Der letzte Lützower. (Mit Bildniß.) In den Tagen des Körnerjubiläums ist auch des Lützower Freicorps wieder viel gedacht worden. Die wenigsten aber werden dabei gewußt haben, daß von jener berühmten Schar einer – der letzte – noch lebt! Es ist der Veteran Zacharias Werny zu Halberstadt, heute ein hundertjähriger Greis, denn sein Geburtstag ist der 12. Oktober 1791. Werny war von Hause aus Gärtner. Wie er nun in den Frühjahrstagen 1813 als wandernder Handwerksgeselle auf dem Wege nach Wien durch Breslau kam, da ergriffen auch ihn die mächtigen Wogen der vaterländischen Bewegung und er trat in das Lützowsche Freicorps ein. Schon nach drei Tagen – zu längerer Ausbildung war keine Zeit – rückte Werny gegen den Feind mit aus. Freilich sollte sein Dienst in der tapferen Freischar nicht allzu lange dauern. Bei einem Gefechte im Mecklenburgischen geschah es ihm nämlich, daß er gefangen genommen wurde; es gelang ihm zwar, während der nächsten Nacht auf dem Transport wieder zu entkommen, aber seine Lützower fand er nicht wieder. Er schloß sich der nächsten befreundeten Truppe an, die er traf, und das war die „russisch-deutsche Legion“, in deren Verband er die weiteren Kämpfe mitmachte und mit welcher er auch später nach dem Friedensschluß von 1814 in das neugebildete 30. Regiment überging. Mit diesem überschritt er den Rhein, als der Krieg gegen Napoleon abermals losbrach, blieb in dem Gefecht bei Wabern (Wawre) am 17. Juni 1815 wie durch ein Wunder unverwundet, zog mit in Paris ein und mußte noch einige Monate bei der Besatzungsarmee in der Normandie aushalten, um dann endlich in das Vaterland zurückzukehren. Von seiner Garnison Thorn wurde er im Herbste 1816 nach seiner Heimath Halberstadt entlassen.
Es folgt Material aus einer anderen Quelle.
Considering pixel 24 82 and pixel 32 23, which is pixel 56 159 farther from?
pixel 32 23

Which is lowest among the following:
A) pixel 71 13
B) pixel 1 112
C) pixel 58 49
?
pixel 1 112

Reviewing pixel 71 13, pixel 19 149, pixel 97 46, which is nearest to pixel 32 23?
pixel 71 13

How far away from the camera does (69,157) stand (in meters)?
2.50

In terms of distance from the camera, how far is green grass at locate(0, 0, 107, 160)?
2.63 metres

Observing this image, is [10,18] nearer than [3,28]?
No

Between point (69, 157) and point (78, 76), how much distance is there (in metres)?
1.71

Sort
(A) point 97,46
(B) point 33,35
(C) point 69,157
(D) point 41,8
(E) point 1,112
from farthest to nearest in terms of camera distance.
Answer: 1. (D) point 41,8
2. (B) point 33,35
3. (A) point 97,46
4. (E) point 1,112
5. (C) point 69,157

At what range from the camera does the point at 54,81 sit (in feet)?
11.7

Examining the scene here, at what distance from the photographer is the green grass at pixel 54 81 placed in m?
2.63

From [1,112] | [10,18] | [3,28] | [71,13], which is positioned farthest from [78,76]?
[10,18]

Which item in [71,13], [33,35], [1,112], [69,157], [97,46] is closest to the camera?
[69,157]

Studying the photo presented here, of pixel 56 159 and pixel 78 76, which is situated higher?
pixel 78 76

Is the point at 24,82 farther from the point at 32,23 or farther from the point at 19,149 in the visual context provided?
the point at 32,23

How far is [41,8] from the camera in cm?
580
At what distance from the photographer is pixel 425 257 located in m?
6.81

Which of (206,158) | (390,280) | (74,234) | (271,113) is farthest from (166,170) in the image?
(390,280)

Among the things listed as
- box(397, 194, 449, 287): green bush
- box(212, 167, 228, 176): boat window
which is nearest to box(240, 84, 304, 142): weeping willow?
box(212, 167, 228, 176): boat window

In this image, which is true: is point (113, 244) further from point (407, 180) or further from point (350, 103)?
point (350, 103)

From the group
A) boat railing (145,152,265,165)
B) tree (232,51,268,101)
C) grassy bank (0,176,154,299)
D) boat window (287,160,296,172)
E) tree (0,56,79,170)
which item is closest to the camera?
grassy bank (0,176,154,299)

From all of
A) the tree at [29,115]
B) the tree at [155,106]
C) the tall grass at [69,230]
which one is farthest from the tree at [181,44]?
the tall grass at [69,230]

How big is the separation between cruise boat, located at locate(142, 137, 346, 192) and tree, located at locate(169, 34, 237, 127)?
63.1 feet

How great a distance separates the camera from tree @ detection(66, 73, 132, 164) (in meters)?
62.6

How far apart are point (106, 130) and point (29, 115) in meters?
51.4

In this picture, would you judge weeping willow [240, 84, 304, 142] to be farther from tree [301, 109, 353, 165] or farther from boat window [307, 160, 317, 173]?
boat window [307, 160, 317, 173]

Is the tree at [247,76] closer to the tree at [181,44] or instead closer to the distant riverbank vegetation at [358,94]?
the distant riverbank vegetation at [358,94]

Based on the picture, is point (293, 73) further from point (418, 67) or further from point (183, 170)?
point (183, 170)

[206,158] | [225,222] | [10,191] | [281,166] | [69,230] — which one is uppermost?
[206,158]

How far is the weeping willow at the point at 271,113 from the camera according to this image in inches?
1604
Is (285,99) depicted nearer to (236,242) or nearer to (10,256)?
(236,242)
Hier erregte sein Erscheinen kein geringes Aufsehen. Nach jenem verhängnißvollen Gefechte nämlich, welches Werny von seiner Truppe getrennt und in die „russisch-deutsche Legion“ geführt hatte, war er, da er nicht zurückkehrte, in den Listen der Lützower als „tot“ vermerkt worden, und so rechnete man ihn auch daheim nicht mehr unter die Lebenden. Welches Erstaunen nun, als er trotzdem auf einmal gesund und frisch wieder auftauchte! Aber es bewahrheitete sich an ihm wieder einmal der alte Satz, daß die Totgeglaubten am längsten leben. Er fing seine Gärtnerei wieder an, zog sich dann nach Jahren, das Geschäft dem Sohne übergebend, ins Privatleben zurück und genoß in ungetrübter Frische die Freuden eines rüstigen Alters. Eine Reihe von Ehrenzeichen schmückt seine Brust, und wenn der Halberstadter Kriegerverein einen Umzug hielt, – stets war der alte Werny mit dabei. Und als sein hundertster Geburtstag am 12. Oktober dieses Jahres herangekommen war, da ließen es sich seine Mitbürger nicht nehmen, diesen fast wunderbar zu nennenden Ehrentag mit ihm zu begehen, mit dem lebendigen Zeugen einer längst vergangenen großen Zeit – mit dem „letzten Lützower“.